His father, Terry, also a professional soccer player, noticed this detachment in his son when Michael was 7 years old. Even then, he was apparently fixed on scoring. He would hang around the goal mouth, wait for the ball and, with a calmness that is the hardest trait to possess, finish off what others created.
The World Cup goal against Argentina was anything but that. He moved at a pace that blew one, two, three experienced Argentines away. He saw, or perhaps sensed, that the goalkeeper was off his line, and he drove it with a force that belied his body weight into the top corner of the net.

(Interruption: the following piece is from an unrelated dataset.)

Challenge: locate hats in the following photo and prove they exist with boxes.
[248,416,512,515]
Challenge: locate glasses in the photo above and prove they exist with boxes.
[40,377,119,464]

For all the goals that Owen was to accumulate for Liverpool, Real Madrid, Newcastle United and Manchester United – and for the eventual 40 goals in 89 England internationals – he would never strike another as magical as that. It was when he was fast, fearless and free. Speed of movement, unburdened by expectation, is a teenager’s gift. That afternoon in Saint-Etienne, it surprised the Argentines because they did not know who Owen was.
It did not surprise anyone in the Owen household because quickness was a family trait, passed from father to Michael and each of his four siblings. But such exceptional pace can bring its own problems.
Owen was wanted by every team that could lay claim to his youth. He amassed goals for his school, his county regional team, for Liverpool boys’ teams and for England youth teams – which he often represented at levels two years above his age group.
The combination of quickness and calmness – and no doubt the courage to execute both in the face of severe physical challenge – were gifts. Working on them, working with father, was, and still is, special to him.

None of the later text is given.